Our bespoke diversity audits, unconscious bias training workshops, and diversity and inclusion training have supported many retail organisations to build an equal and inclusive culture. Our recent work with retail companies such as Planet Organic and URBN aimed to ignite change and successfully achieve inclusivity at all levels of the businesses.
Doing so is not just morally important, but there is also a financial imperative. In 2019, McKinsey discovered that diverse executive teams increased the likelihood of financial outperformance by 25%. And the Women Count 2020 found that across the FTSE 350, companies with women in more than a third of their executive committee positions had net profit margins up to ten times larger than companies with no women executives, equating to around £47 billion in lost profits each year.
So, what steps can they take? Now that the government is offering greater support for retail businesses in the form of staff retention subsidies, long-term sustained funding is needed to ensure a smooth road to recovery and to stem future job losses. Consistent and continuous support will retain jobs and help the plight of diverse groups after long periods of little to no retail trading.

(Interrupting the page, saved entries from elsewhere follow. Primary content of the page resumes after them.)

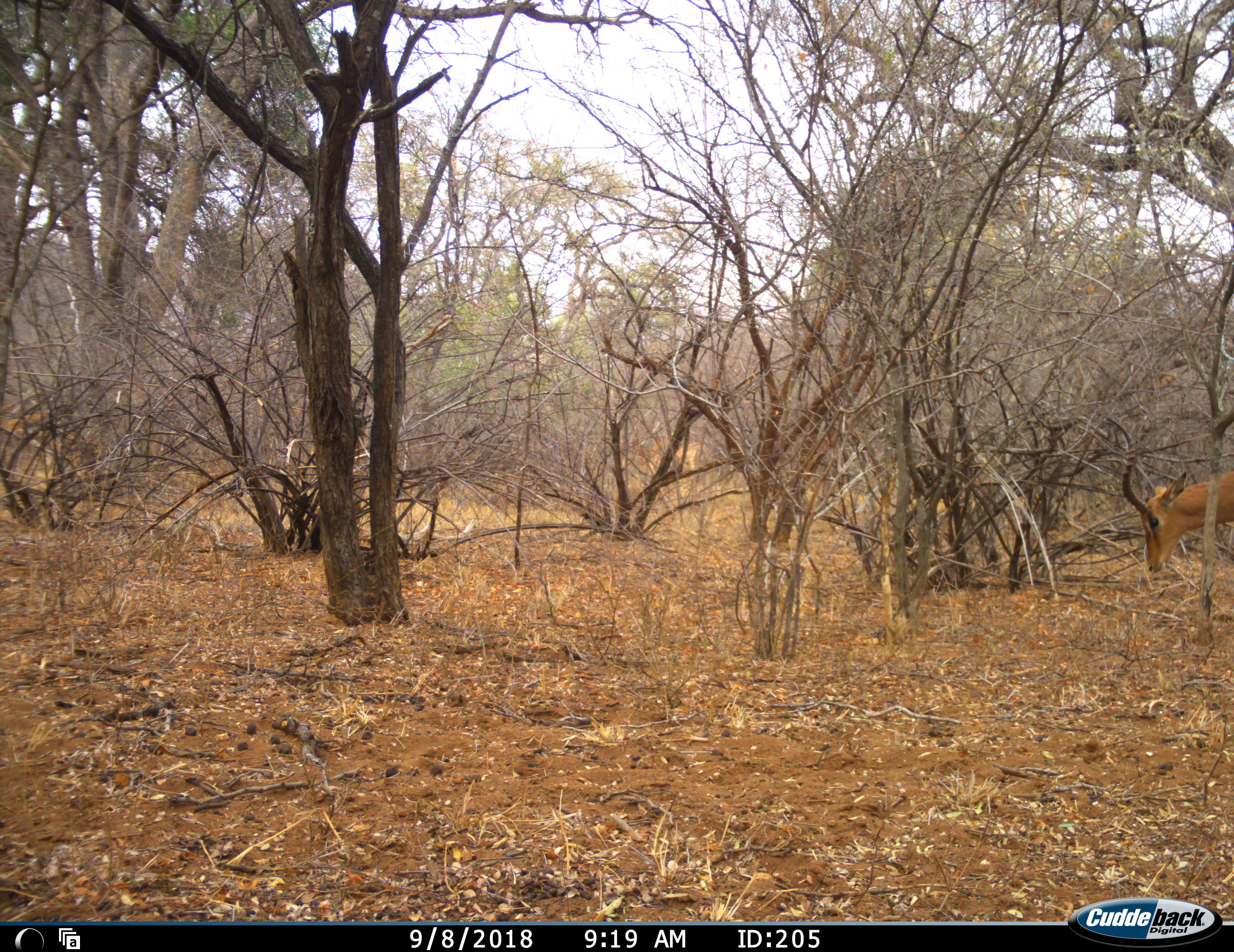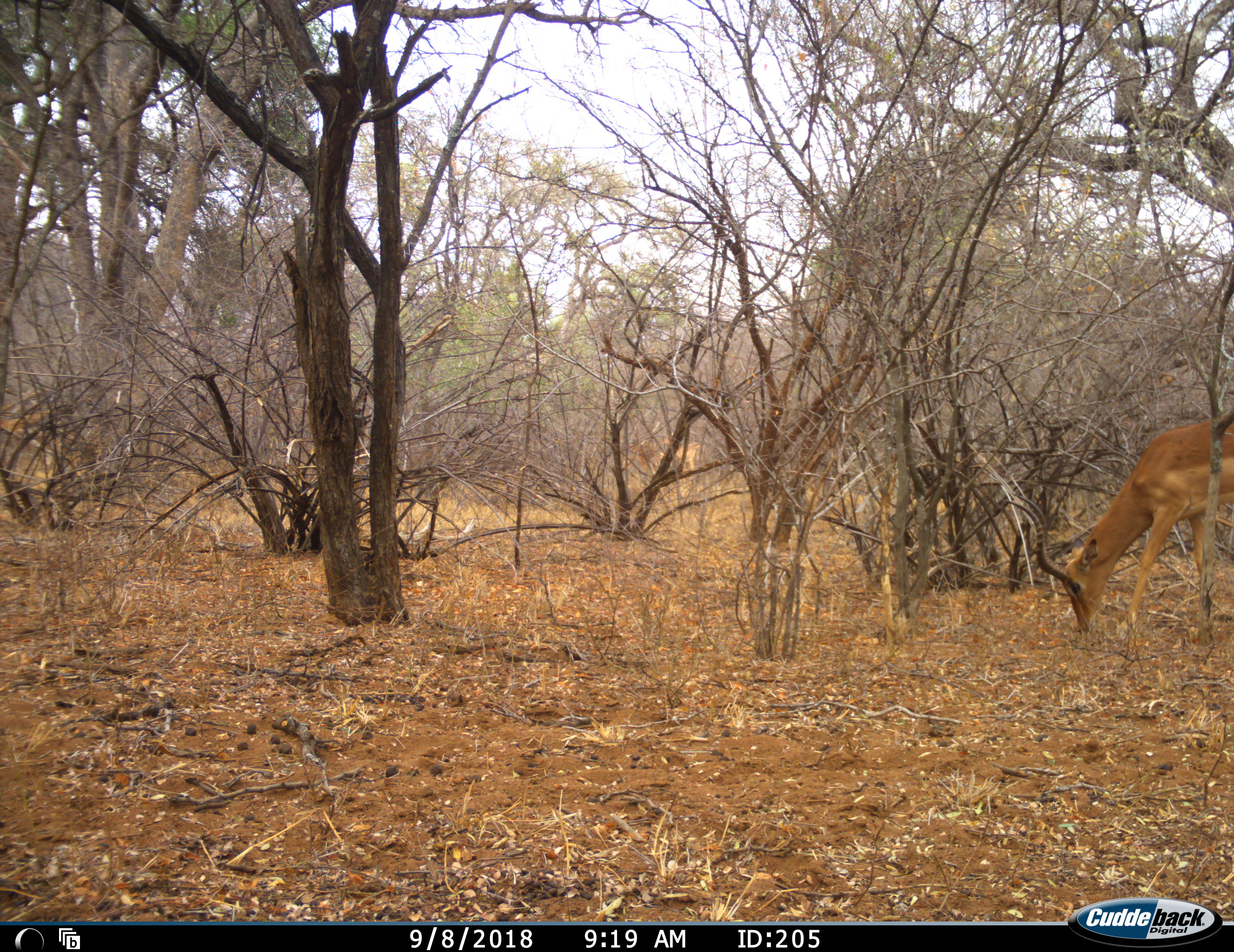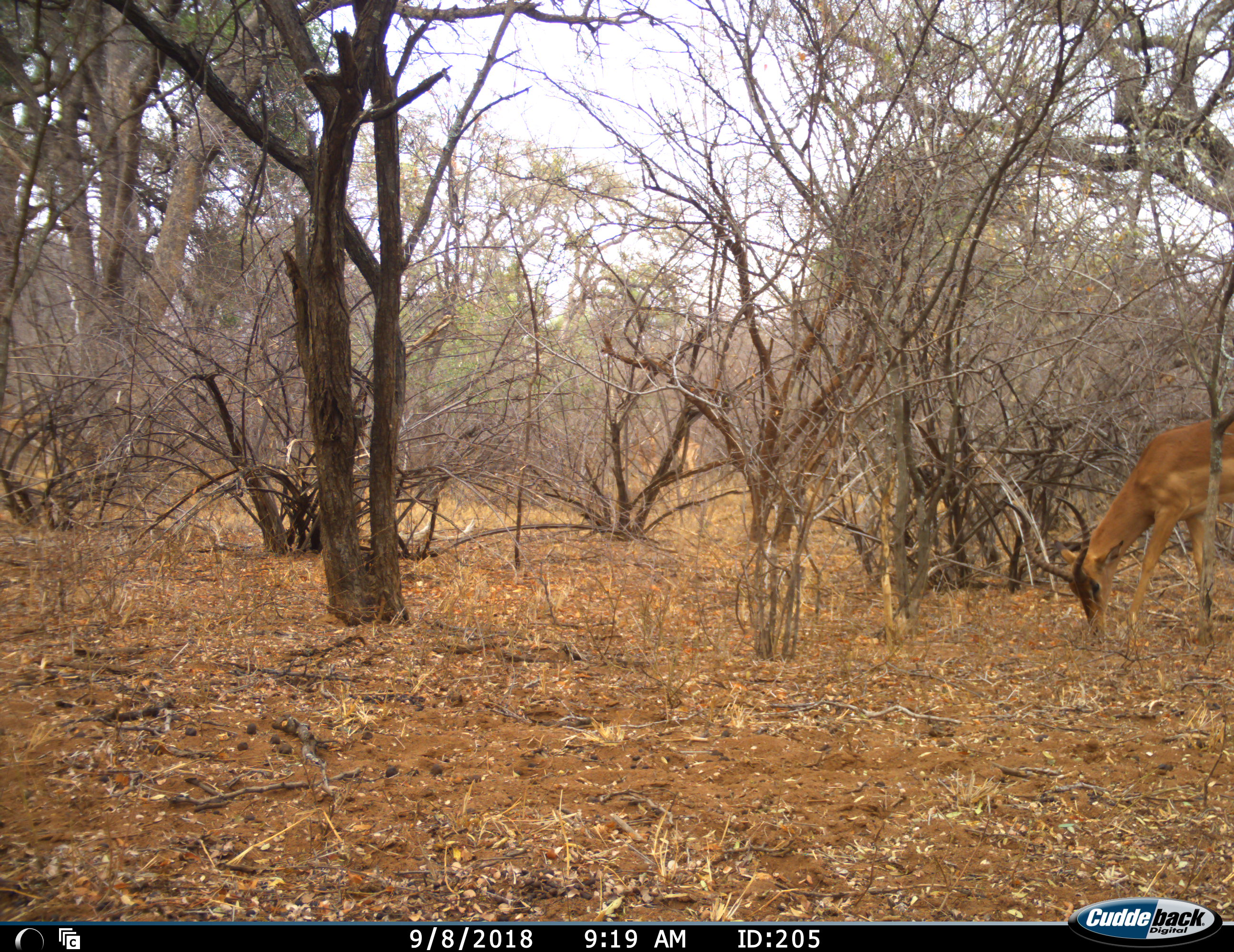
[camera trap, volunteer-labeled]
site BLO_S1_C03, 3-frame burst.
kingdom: Animalia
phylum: Chordata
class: Mammalia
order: Artiodactyla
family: Bovidae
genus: Aepyceros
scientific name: Aepyceros melampus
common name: impala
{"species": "impala (Aepyceros melampus)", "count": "1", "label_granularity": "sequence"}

Next, leaders must better understand what is hampering gender inequality within their business, namely within senior positions. If the leadership of a company is not representative of its employees or customers, it will perform much worse at understanding their challenges, what drives them, and barriers to opportunity.
This isn’t a quick process; it requires data collection, audits, strategy, training, and sustained action across all company processes, including recruitment, appraisal and selection. Our longstanding relationships with retail businesses such as Planet Organic and URBN are a great example of how businesses can develop their understanding of organisational equality, diversity, and inclusion.
Not all staff want to rise through the ranks though, so it’s crucial that retailers start committing to paying the real living wage. Currently set at £9.50 for the UK or £10.85 for London, this will go a long way to improving the lives of retail workers – as well as better insulating them against future economic shocks.
If retail leaders rise to the challenge and promote positive, diverse cultures within their businesses, they will reap the rewards: happier, more productive staff; a better understanding of diverse groups of customers; and greater profitability as a result.
The pandemic truly is an inflection point – it’s crucial that leaders make the right choices to guarantee a strong and rapid recovery.